The following day, Saturday, brought us to Mûang Lūang, the largest and most important place in the valley and the southernmost of the old Sipsawng Pannā confederacy. The valley population is wholly Lû. There is scarcely a Ngīu (Western Shan) to be found east of the Keng Tung watershed. Here were the best roads we had seen anywhere in Farther India, with a real arched bridge of stone across the stream at the entrance to the city. Early next morning we were awakened by a noisy crowd about our tent, anxious to see us. It was the great market day, so, instead of attempting a regular service in camp, we chose the market-place. There, whether reading or speaking, we always had some attentive listeners.
On Monday our road lay for many miles along the summit of a low ridge on which at intervals were fifteen large villages, just at the edge of the long fertile plain, where are the rice-fields that feed the country. I never saw in all my touring anything quite to equal that row of villages. It seemed too bad to pass through so many without even stopping.
GROUP OF YUNNAN LĀO
On the fourth day from Mûang Lūang we reached Chieng Rung, the limit of our northward journey. Its location is strikingly beautiful, on a high steep bluff overlooking the Mê Kōng River, which sweeps in a majestic curve about its base. It is in Chinese territory, and is ruled by a Chao Fā appointed from Yunnan. An officer from Yunnan was there at the time collecting tribute. The influence of the English was already felt there. Mûang Chê, to the west, had rebelled against the Chao Fā, who thereupon sent out an expedition which captured and brought away some three hundred families of the inhabitants. But England cannot allow border warfare to go on along her frontier. An English officer appeared on the scene, and the thing was stopped.

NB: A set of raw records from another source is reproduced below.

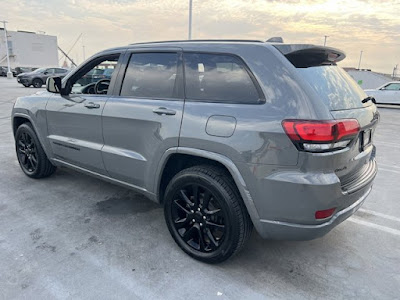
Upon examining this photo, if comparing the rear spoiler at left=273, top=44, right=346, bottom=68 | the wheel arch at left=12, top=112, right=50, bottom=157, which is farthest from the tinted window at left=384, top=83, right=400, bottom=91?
the wheel arch at left=12, top=112, right=50, bottom=157

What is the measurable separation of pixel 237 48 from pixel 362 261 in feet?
6.98

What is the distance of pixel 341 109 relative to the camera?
224 centimetres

At Chieng Rung we were still in the midst of an area of Lāo-speaking people—an area which extended far beyond on every side. I gave a portion of Scripture to a Lû whose home was ten days’ journey northward; and others to men from as far to the east and to the west.

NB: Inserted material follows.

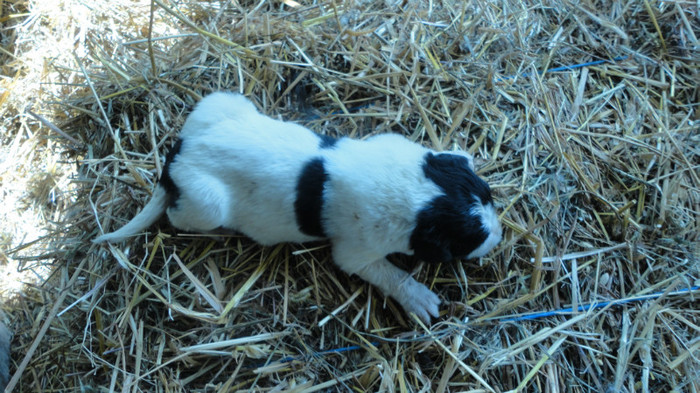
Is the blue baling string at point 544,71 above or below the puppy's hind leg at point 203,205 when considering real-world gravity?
above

We had an interview with the Chao Fā by previous appointment. At the door the officer suggested that we pull off our shoes. We replied that it was not our custom, and was unnecessary. He looked very doubtful, but said no more, and we walked in. The Chao Fā received us courteously. We took him to be a man of no great strength of character, about forty years of age, and somewhat weakened by the use of opium. He asked whether we had not some antidote to enable him to stop its use. He listened attentively to our statement of the object of our coming, and said, “You are merit-makers, and that is a good work.”
When we called at the court, the presiding officer had a wise suggestion as to how we might further our purpose and establish our religion in the place—a suggestion evidently not originating with himself, but from a higher source. “The favour of the Chao Fā,” said he, “will be necessary and all-sufficient. I see you have a fine elephant. Just make a present of him to the Chao Fā. He will be delighted, and your road will be all smooth.” I told him that I was an old man, far from home, and dependent on the elephant. So I could not part with him. This same suggestion was pressed upon us several times afterwards, by the highest officials, and quite up to the hour of our departure; though its form was modified from a gift to a sale. I became at last a little anxious about the result, and was somewhat relieved when we actually got away without loss of the elephant.

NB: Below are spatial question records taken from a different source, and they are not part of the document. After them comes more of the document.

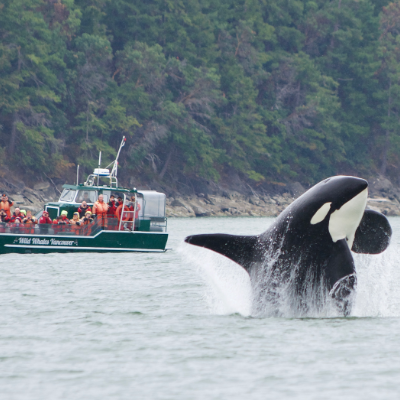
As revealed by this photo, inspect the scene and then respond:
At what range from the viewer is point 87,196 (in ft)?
101

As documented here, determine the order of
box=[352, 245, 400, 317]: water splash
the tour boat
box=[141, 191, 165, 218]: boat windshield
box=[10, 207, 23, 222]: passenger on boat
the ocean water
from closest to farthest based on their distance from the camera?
1. the ocean water
2. box=[352, 245, 400, 317]: water splash
3. the tour boat
4. box=[10, 207, 23, 222]: passenger on boat
5. box=[141, 191, 165, 218]: boat windshield

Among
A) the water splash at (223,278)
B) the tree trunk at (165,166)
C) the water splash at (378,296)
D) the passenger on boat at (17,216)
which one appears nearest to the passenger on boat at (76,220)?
the passenger on boat at (17,216)

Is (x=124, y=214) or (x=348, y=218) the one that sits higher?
(x=348, y=218)

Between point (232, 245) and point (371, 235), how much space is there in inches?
83.5

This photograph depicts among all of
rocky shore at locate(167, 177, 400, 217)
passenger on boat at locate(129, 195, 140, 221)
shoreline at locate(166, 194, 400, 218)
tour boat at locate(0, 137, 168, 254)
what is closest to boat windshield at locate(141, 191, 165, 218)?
tour boat at locate(0, 137, 168, 254)

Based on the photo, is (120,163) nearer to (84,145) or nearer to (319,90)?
(84,145)

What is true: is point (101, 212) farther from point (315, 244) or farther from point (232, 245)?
point (315, 244)

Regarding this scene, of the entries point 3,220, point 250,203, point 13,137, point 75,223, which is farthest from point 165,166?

I may mention at this point an incident of this trip which never came to my knowledge till thirteen years later, showing how we were providentially spared from what would have put a sudden and tragic end to our tour and to our lives. When Dr. S. C. Peoples and Dr. W. C. Dodd were in Keng Tung in March, 1907, the presiding officer of the Court told them that he had met Dr. McGilvary and Mr. Irwin on their way to Chieng Rung; that when the people of Chieng Rung first heard that some foreigners from the south were en route to their capital, they planned to kill and plunder them. But when they saw that the foreigners rode elephants and were accompanied by carriers, they decided that this was probably the advance guard of a formidable army, which it might not be well to attack. And then, he said, the kindness of the missionaries so completely won their hearts, that all thought of murder and plunder was given up.
Our return was to be through the region to the east of the Mê Kōng. Its northern cities still belonged to the Sipsawng Pannā. But the rest of it was territory recently ceded by Siam to France. The governing race—the people of the plains—were everywhere Tai, speaking the Lāo language and using the Lāo literature. On its mountain ridges dwelt numerous hill-tribes, especially the Kamu and the Lamēt.